OS X : Unplugged(.prefpane)

I came across a comment about a small but useful utility I had not heard of before called Unplugged. This utility (in the form of a System Preferences panel) from Briksoftware watches for events related to your power cord being plugged or unplugged and notifies you via Growl (if Growl is not installed, the application will use an alert window).

You can choose whether it starts on login, whether you are given an extra notification when battery resources are at a level you define and can restrict display if designated applications are currently running:

You also have complete control over the information presented in the alerts:

With my Growl configuration, the notifications look like this:


It’s a very simple application that does not require a substantial amount of system resources (as shown below). There have been times when I have had the MacBook Pro become unplugged and not noticed the screen dim only to discover much later that I’m on 50% battery left. This utility would have definitely come in handy then and is now a part of my “must have” applications.

I had a bit of trouble trying to send a PayPal donation to the author via the link on the page, but managed to do so via the standard PayPal “Send Money” option. As always, I highly encourage folks to support independent development on the Mac.

If you use Unplugged or have suggestions for other small-but-useful utilities, drop a note in the comments.

12 Responses to “OS X : Unplugged(.prefpane)”

  1. ex2bot

    [Caution: Somewhat childish rant] Click Next to continue.

    Does anyone else think these Growl notifications tend to end up being a prettier version of Windows speech bubbles? Usually unnecessary and annoying.

    Examples from WinXP (imagine a yellow speech bubble):

    “Take a tour of Windows XP.”
    “Hiding your inactive icons.”
    “A cable is unplugged.”
    (pre-sp2) “Blah blah blah Passport blah.”

    In Win Explorer: something like, “You shouldn’t mess with these files.

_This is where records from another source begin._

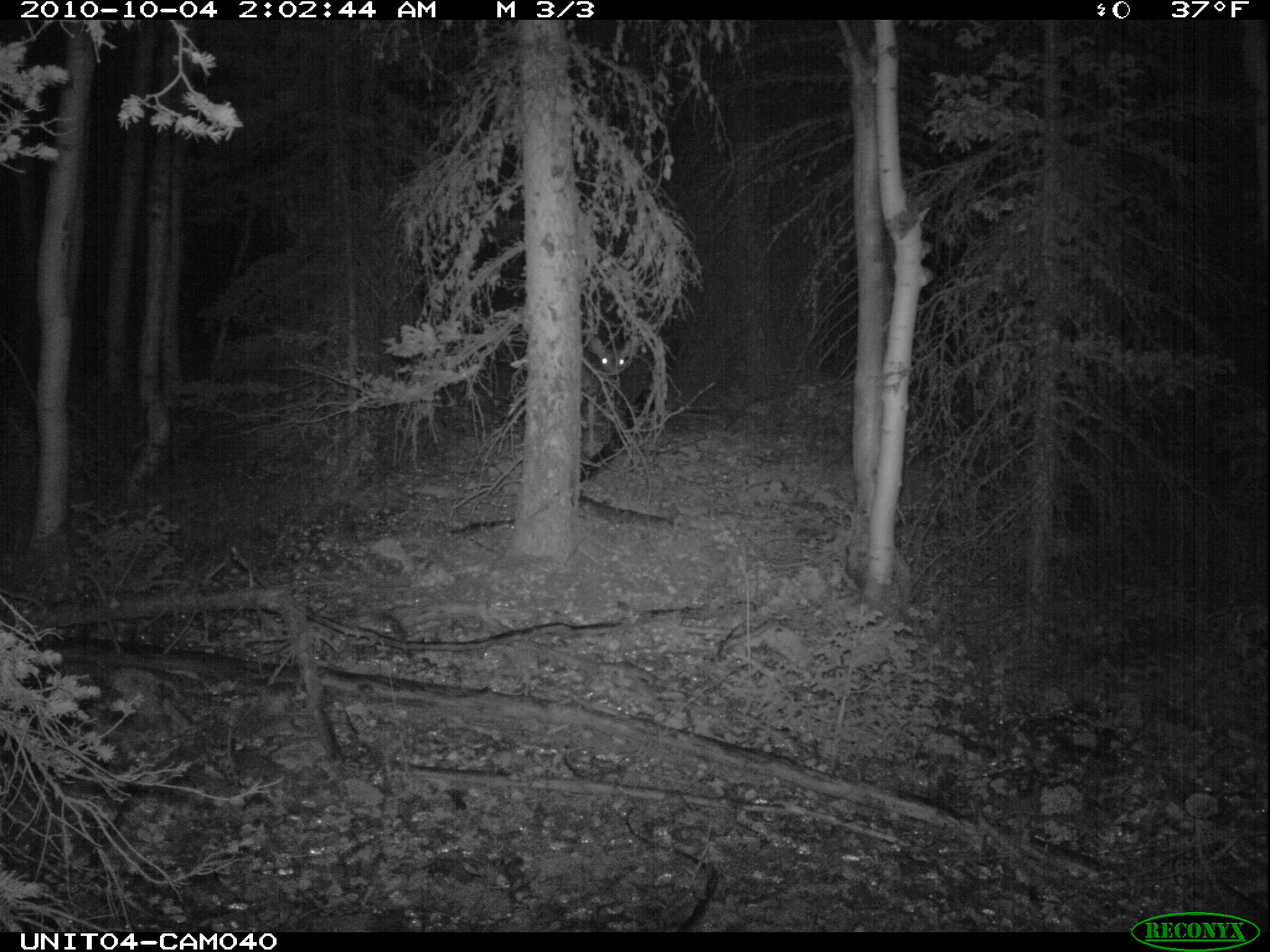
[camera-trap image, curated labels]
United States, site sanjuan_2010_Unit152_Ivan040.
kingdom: Animalia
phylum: Chordata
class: Mammalia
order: Artiodactyla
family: Cervidae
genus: Odocoileus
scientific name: Odocoileus hemionus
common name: mule deer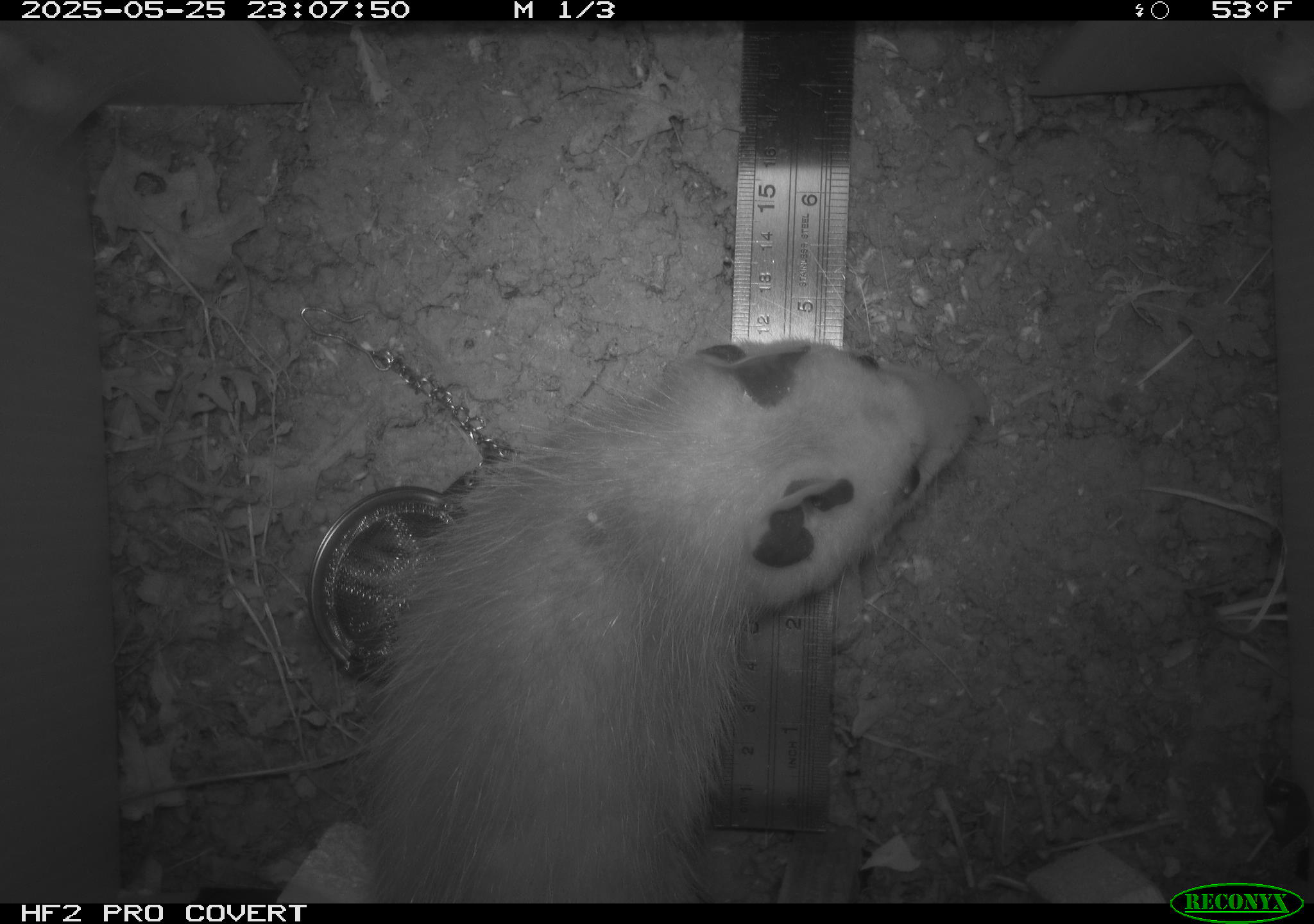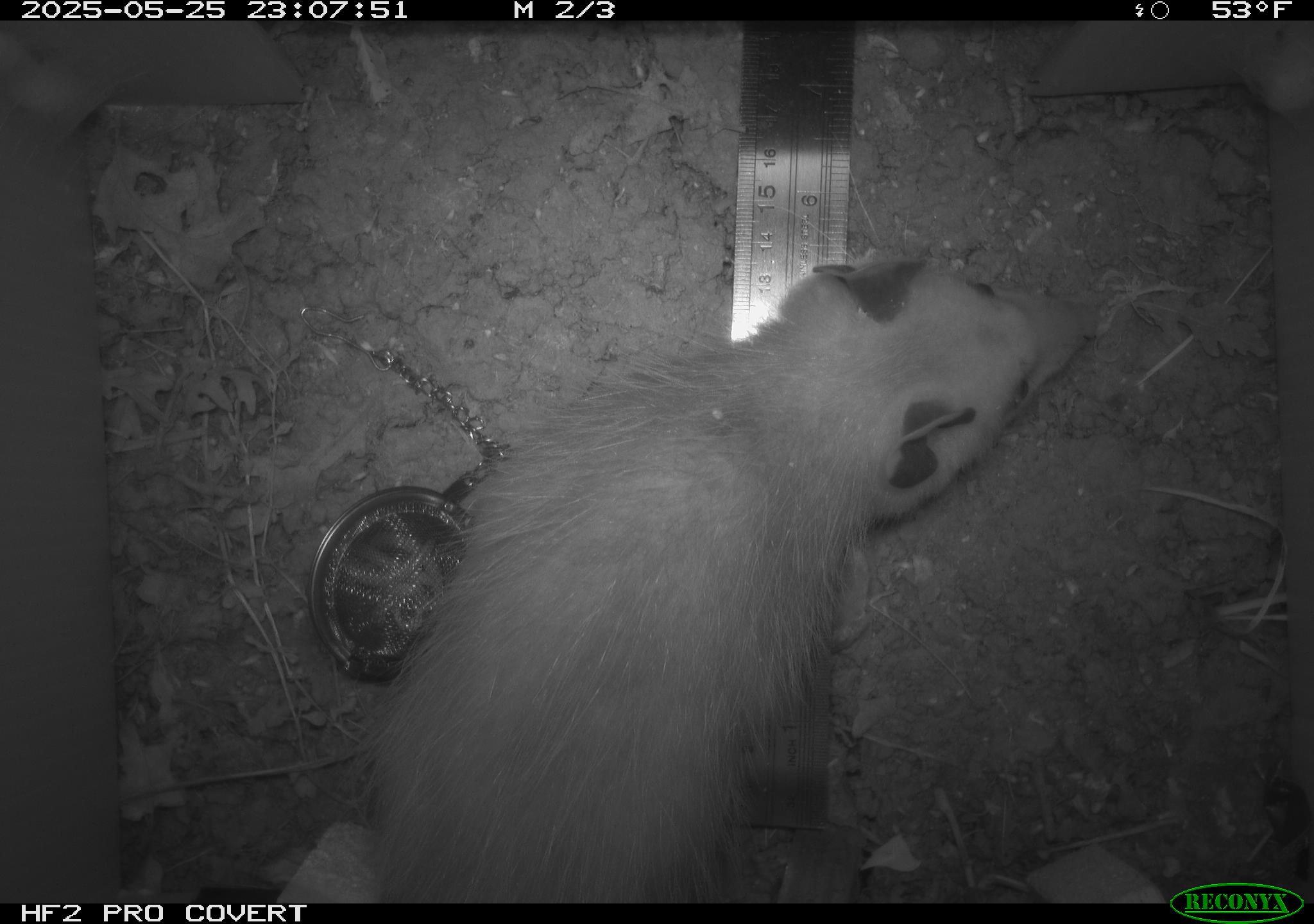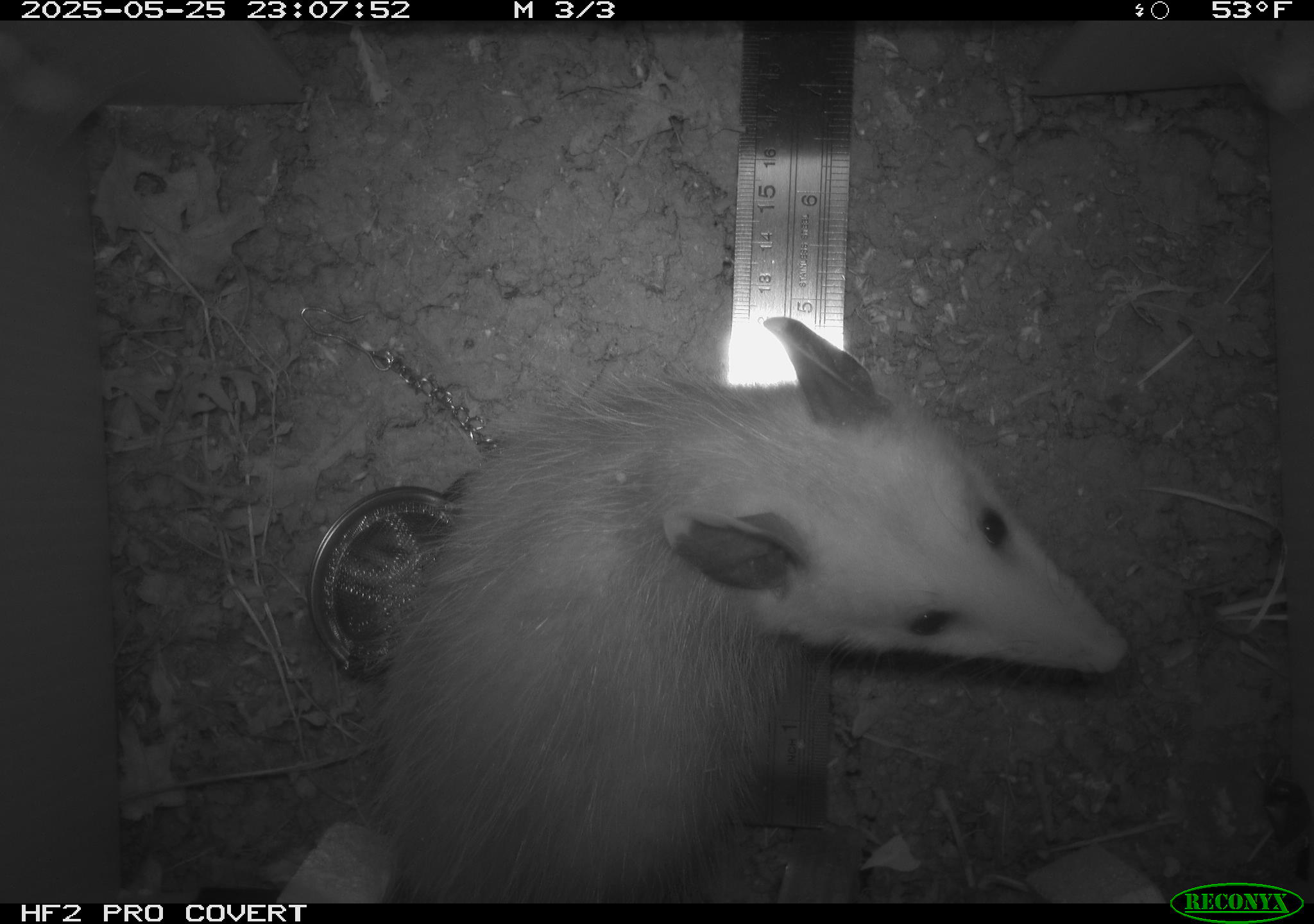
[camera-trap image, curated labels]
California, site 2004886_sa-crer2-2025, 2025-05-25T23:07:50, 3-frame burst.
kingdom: Animalia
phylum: Chordata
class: Mammalia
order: Didelphimorphia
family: Didelphidae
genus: Didelphis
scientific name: Didelphis virginiana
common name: virginia opossum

Click here to . . . ”

    In IE 7: “You’ve opened a new tab!” Congrats! You’re now special.

    I read somewhere where Windows was described as excessively chatty. IMO that’s one of the best features of OS X, it stays out of your way.

    I know some of my fellow geeks have very good reasons for running Growl. But I can’t help but feel that some people use it because they miss Windows’ goofy banter.

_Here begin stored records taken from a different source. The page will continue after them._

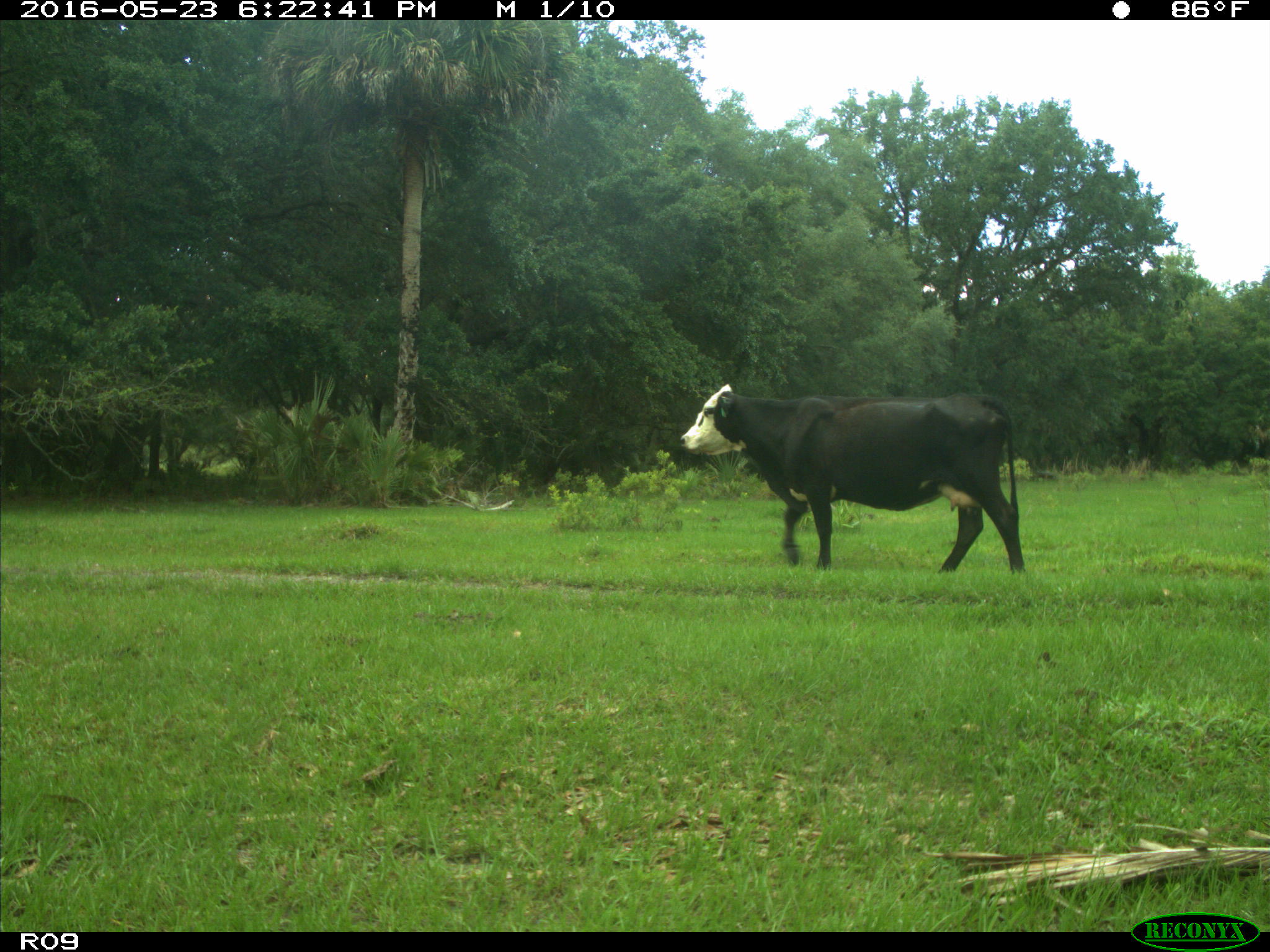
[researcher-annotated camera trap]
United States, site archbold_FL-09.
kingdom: Animalia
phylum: Chordata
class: Mammalia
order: Artiodactyla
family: Bovidae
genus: Bos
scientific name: Bos taurus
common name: domestic cow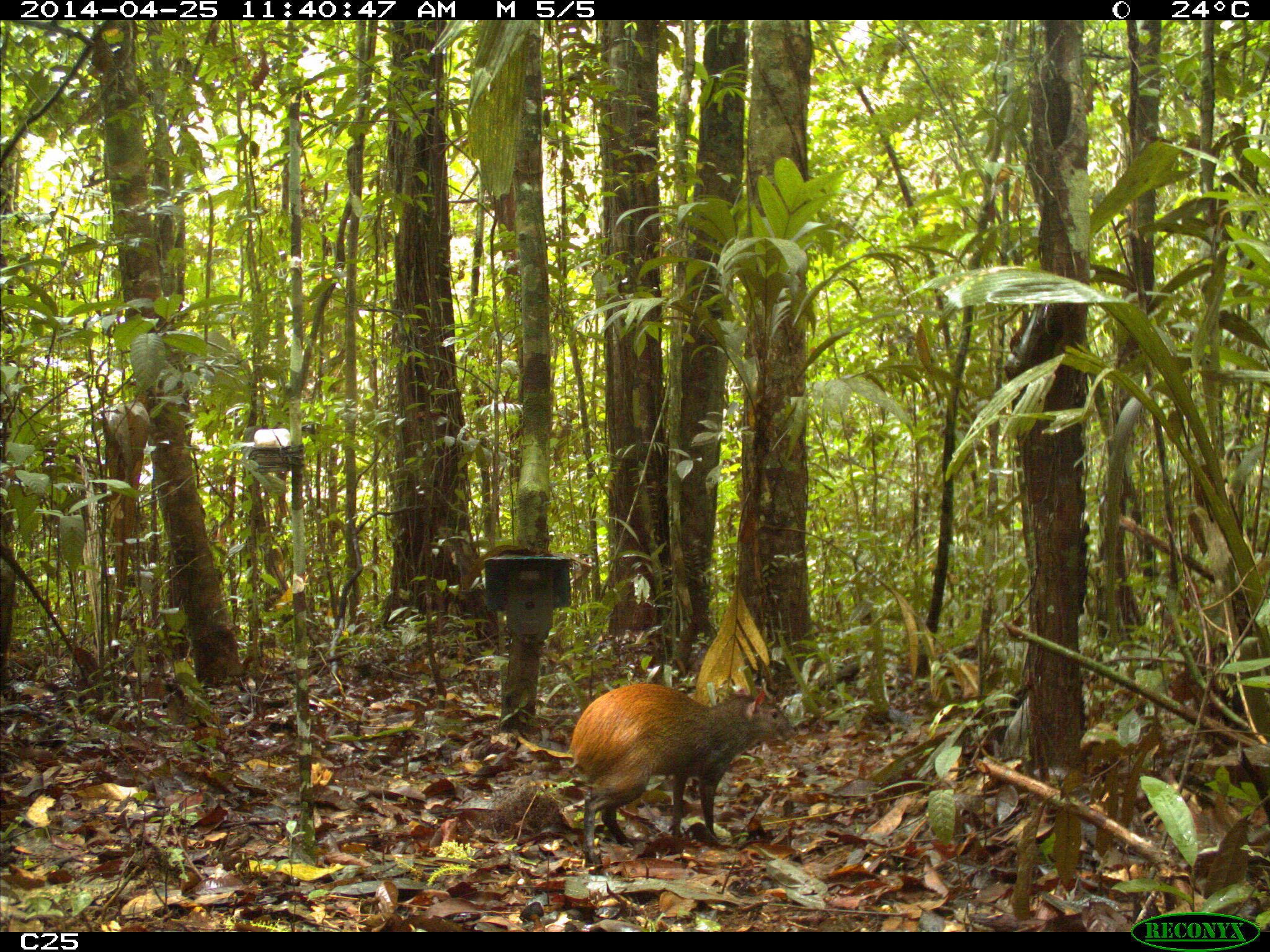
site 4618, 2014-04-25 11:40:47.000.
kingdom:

    Search doggie: “What kind of files are you looking for? It’s very important that I know. You can’t just type in what you’re looking for. That would require too few steps. Click Next to continue.

    “This message is now finished. Click here if you would like to configure your message options.”

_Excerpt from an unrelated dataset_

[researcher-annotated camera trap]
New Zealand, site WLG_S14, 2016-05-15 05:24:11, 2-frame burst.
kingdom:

    Click Finish to end this message

    ___ Check here to display the next message.

    ___ Check here to add a shortcut to your Desktop.


    Bot (and my apologies :-)

  2. What I’d like is a function that does something about those low battery features, like shutting down while there’s still enough juice in the battery to sustain it until I realize I’ve left it unplugged. There’s nothing worse than coming home from work and realizing that I’ve accidentally left the laptop on and unplugged, and now it’s totally drained the battery and I’ve lost my work.

  3. well for me the top icon was always there but i didn’t look at it. same for the power plug, it#s glowing, but i never realize when it stops glowing. when i developed unplugged i used my powerbook and it could be unplugged just by some power fluctuation, so i really didn’t notice it.

    UnPlugged also notifies every couple of percent of power loss. i have it on 5% here, the default is 10% i think. these are special notifications that happen separately from the unplugged notifications.


  4. chris richards was right: hardware growler already dose this with a note that also gives you current charge. the bonus is that you get the same notes for wifi, network and other system events that usually do not have a dedicated and easily visible indicator.

  5. Chris Richards

    HardwareGrowler already provides this functionality with percentages. It has the bonus that it also shows you many other hardware events, such as when drives are mounted/unmounted, wireless networks are acquired/lost, etc.